::: Recorded information :::
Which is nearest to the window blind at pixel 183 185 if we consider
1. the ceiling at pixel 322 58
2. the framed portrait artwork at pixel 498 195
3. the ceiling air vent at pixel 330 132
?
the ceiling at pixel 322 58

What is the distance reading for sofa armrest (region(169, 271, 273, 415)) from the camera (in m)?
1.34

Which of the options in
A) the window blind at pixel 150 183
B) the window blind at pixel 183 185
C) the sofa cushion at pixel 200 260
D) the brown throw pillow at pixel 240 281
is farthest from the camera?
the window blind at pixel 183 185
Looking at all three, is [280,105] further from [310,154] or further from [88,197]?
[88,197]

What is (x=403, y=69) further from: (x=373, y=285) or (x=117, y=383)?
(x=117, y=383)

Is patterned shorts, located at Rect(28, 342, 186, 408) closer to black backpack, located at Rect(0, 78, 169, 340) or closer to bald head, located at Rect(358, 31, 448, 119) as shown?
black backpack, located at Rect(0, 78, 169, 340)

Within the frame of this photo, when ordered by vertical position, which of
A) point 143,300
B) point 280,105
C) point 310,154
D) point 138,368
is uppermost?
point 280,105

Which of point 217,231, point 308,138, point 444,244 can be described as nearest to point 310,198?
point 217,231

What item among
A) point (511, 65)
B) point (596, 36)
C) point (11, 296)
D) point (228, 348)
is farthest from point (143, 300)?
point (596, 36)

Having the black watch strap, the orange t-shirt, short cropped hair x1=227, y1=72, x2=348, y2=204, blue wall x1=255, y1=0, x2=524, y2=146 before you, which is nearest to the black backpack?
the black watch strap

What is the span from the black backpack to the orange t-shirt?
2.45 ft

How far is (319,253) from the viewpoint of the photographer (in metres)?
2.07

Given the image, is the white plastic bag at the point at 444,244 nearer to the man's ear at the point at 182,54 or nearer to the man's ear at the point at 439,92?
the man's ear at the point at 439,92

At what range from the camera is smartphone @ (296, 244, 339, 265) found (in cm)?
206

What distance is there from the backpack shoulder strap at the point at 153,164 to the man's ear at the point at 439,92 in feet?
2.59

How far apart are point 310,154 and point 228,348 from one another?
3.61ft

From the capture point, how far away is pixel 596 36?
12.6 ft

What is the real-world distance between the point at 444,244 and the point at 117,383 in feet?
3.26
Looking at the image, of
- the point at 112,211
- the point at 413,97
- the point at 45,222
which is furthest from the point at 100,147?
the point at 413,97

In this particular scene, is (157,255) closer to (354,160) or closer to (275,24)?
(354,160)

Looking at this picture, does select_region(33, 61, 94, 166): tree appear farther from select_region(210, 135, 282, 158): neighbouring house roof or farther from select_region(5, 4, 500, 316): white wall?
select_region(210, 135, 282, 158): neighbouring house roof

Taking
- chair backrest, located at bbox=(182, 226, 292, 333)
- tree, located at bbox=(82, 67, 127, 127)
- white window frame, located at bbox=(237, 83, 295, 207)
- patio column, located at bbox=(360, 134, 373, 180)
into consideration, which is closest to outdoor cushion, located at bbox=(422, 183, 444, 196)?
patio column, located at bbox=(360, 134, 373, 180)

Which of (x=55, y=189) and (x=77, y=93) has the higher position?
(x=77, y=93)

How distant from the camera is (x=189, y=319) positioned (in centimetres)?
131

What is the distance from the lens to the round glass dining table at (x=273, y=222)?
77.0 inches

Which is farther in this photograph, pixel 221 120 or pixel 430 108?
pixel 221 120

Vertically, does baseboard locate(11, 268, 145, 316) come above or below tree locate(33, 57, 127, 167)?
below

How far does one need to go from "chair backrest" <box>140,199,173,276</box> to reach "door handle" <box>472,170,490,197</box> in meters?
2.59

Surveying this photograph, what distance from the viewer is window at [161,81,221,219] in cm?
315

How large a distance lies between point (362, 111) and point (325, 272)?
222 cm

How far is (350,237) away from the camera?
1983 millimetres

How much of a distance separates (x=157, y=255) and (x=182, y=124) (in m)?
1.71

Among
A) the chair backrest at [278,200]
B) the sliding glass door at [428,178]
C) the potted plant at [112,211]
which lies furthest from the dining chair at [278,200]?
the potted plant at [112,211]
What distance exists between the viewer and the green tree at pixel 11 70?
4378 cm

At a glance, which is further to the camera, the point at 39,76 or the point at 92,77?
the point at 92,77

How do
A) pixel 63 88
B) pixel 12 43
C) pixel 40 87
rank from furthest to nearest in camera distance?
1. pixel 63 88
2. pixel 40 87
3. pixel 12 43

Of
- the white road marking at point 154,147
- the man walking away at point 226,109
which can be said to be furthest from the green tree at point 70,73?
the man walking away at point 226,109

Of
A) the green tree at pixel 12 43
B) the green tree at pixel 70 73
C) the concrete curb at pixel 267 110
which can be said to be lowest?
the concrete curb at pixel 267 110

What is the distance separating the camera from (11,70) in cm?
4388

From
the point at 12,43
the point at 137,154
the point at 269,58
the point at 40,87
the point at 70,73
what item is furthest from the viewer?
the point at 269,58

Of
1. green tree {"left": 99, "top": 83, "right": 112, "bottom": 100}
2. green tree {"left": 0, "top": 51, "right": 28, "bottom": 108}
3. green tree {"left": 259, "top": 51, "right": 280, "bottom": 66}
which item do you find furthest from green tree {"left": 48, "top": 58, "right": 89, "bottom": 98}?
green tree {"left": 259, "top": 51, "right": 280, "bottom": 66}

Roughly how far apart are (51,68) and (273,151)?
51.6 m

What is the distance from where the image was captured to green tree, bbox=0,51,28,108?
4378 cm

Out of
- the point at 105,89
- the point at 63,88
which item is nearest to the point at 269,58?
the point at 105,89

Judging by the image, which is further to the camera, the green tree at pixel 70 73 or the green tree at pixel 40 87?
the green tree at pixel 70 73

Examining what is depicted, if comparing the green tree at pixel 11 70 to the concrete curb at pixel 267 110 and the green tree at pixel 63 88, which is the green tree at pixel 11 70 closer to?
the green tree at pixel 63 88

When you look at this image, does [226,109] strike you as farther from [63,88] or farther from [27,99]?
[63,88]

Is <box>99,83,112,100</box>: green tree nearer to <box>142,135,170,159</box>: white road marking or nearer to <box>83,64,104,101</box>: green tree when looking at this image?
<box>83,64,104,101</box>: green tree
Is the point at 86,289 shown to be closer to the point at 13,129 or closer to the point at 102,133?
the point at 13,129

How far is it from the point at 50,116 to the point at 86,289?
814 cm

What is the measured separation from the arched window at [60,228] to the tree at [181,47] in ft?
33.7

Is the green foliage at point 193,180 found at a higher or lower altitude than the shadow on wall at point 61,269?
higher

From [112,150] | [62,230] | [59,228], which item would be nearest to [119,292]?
:::
> _Work instructions_: Can you copy all of the records above word for word, with nothing changed?

> _Answer to this task_:
Which is nearest to the window blind at pixel 183 185 if we consider
1. the ceiling at pixel 322 58
2. the framed portrait artwork at pixel 498 195
3. the ceiling air vent at pixel 330 132
?
the ceiling at pixel 322 58

What is the distance reading for sofa armrest (region(169, 271, 273, 415)) from the camera (in m)?
1.34

Which of the options in
A) the window blind at pixel 150 183
B) the window blind at pixel 183 185
C) the sofa cushion at pixel 200 260
D) the brown throw pillow at pixel 240 281
is farthest from the camera?
the window blind at pixel 183 185
Looking at all three, is [280,105] further from [310,154] or further from [88,197]?
[88,197]

What is (x=403, y=69) further from: (x=373, y=285) or (x=117, y=383)?
(x=117, y=383)

Is patterned shorts, located at Rect(28, 342, 186, 408) closer to black backpack, located at Rect(0, 78, 169, 340) or closer to bald head, located at Rect(358, 31, 448, 119) as shown?
black backpack, located at Rect(0, 78, 169, 340)

Within the frame of this photo, when ordered by vertical position, which of
A) point 143,300
B) point 280,105
C) point 310,154
D) point 138,368
is uppermost?
point 280,105

Which of point 217,231, point 308,138, point 444,244 can be described as nearest to point 310,198?
point 217,231

What item among
A) point (511, 65)
B) point (596, 36)
C) point (11, 296)
D) point (228, 348)
is farthest from point (143, 300)?
point (596, 36)

Having the black watch strap, the orange t-shirt, short cropped hair x1=227, y1=72, x2=348, y2=204, blue wall x1=255, y1=0, x2=524, y2=146 before you, which is nearest to the black backpack?
the black watch strap

What is the span from the black backpack to the orange t-shirt?
2.45 ft

How far is (319,253) from the viewpoint of the photographer (in metres)?
2.07

Given the image, is the white plastic bag at the point at 444,244 nearer to the man's ear at the point at 182,54 or nearer to the man's ear at the point at 439,92?
the man's ear at the point at 439,92

At what range from the camera is smartphone @ (296, 244, 339, 265) found (in cm)?
206

What distance is there from the backpack shoulder strap at the point at 153,164 to the man's ear at the point at 439,92 in feet?
2.59

How far apart are point 310,154 and point 228,348 from one another?
3.61ft

From the capture point, how far away is pixel 596 36?
12.6 ft

What is the real-world distance between the point at 444,244 and the point at 117,383 in feet?
3.26
Looking at the image, of
- the point at 112,211
- the point at 413,97
- the point at 45,222
which is furthest from the point at 100,147?
the point at 413,97

In this particular scene, is (157,255) closer to (354,160) or closer to (275,24)?
(354,160)

Looking at this picture, does select_region(33, 61, 94, 166): tree appear farther from select_region(210, 135, 282, 158): neighbouring house roof or farther from select_region(5, 4, 500, 316): white wall?
select_region(210, 135, 282, 158): neighbouring house roof

Taking
- chair backrest, located at bbox=(182, 226, 292, 333)
- tree, located at bbox=(82, 67, 127, 127)
- white window frame, located at bbox=(237, 83, 295, 207)
- patio column, located at bbox=(360, 134, 373, 180)
into consideration, which is closest to outdoor cushion, located at bbox=(422, 183, 444, 196)?
patio column, located at bbox=(360, 134, 373, 180)

Which of (x=55, y=189) and (x=77, y=93) has the higher position?
(x=77, y=93)

How distant from the camera is (x=189, y=319) positioned (in centimetres)?
131

What is the distance from the lens to the round glass dining table at (x=273, y=222)?
77.0 inches

Which is farther in this photograph, pixel 221 120 or pixel 430 108?
pixel 221 120

Vertically, does baseboard locate(11, 268, 145, 316) come above or below tree locate(33, 57, 127, 167)?
below

How far does one need to go from "chair backrest" <box>140,199,173,276</box> to reach "door handle" <box>472,170,490,197</box> in meters?
2.59

Surveying this photograph, what distance from the viewer is window at [161,81,221,219] in cm?
315

How large a distance lies between point (362, 111) and point (325, 272)?
222 cm

How far is (350,237) away from the camera?
1983 millimetres

How much of a distance separates (x=157, y=255) and (x=182, y=124) (in m)?
1.71

Among
A) the chair backrest at [278,200]
B) the sliding glass door at [428,178]
C) the potted plant at [112,211]
which lies furthest from the dining chair at [278,200]?
the potted plant at [112,211]
What distance exists between the viewer and the green tree at pixel 11 70?
4378 cm

At a glance, which is further to the camera, the point at 39,76 or the point at 92,77?
the point at 92,77

How do
A) pixel 63 88
B) pixel 12 43
C) pixel 40 87
rank from furthest to nearest in camera distance?
1. pixel 63 88
2. pixel 40 87
3. pixel 12 43

Of
- the white road marking at point 154,147
- the man walking away at point 226,109
which can be said to be furthest from the green tree at point 70,73?
the man walking away at point 226,109

Of
A) the green tree at pixel 12 43
B) the green tree at pixel 70 73
C) the concrete curb at pixel 267 110
which can be said to be lowest?
the concrete curb at pixel 267 110

What is the distance separating the camera from (11,70) in cm?
4388

From
the point at 12,43
the point at 137,154
the point at 269,58
the point at 40,87
the point at 70,73
what item is furthest from the viewer?
the point at 269,58

Of
1. green tree {"left": 99, "top": 83, "right": 112, "bottom": 100}
2. green tree {"left": 0, "top": 51, "right": 28, "bottom": 108}
3. green tree {"left": 259, "top": 51, "right": 280, "bottom": 66}
which item do you find furthest from green tree {"left": 48, "top": 58, "right": 89, "bottom": 98}?
green tree {"left": 259, "top": 51, "right": 280, "bottom": 66}

Roughly how far apart are (51,68) and (273,151)?
51.6 m

What is the distance from where the image was captured to green tree, bbox=0,51,28,108?
4378 cm

Out of
- the point at 105,89
- the point at 63,88
which item is nearest to the point at 269,58?
the point at 105,89

Judging by the image, which is further to the camera, the green tree at pixel 70 73 or the green tree at pixel 40 87?
the green tree at pixel 70 73

Examining what is depicted, if comparing the green tree at pixel 11 70 to the concrete curb at pixel 267 110 and the green tree at pixel 63 88, which is the green tree at pixel 11 70 closer to?
the green tree at pixel 63 88

When you look at this image, does [226,109] strike you as farther from [63,88] or farther from [27,99]?
[63,88]

Is <box>99,83,112,100</box>: green tree nearer to <box>142,135,170,159</box>: white road marking or nearer to <box>83,64,104,101</box>: green tree when looking at this image?
<box>83,64,104,101</box>: green tree
Is the point at 86,289 shown to be closer to the point at 13,129 or closer to the point at 102,133?
the point at 13,129

How far is it from the point at 50,116 to the point at 86,289?
814 cm

What is the measured separation from the arched window at [60,228] to the tree at [181,47] in ft?
33.7

Is the green foliage at point 193,180 found at a higher or lower altitude than the shadow on wall at point 61,269?
higher

From [112,150] | [62,230] | [59,228], which item would be nearest to [119,292]?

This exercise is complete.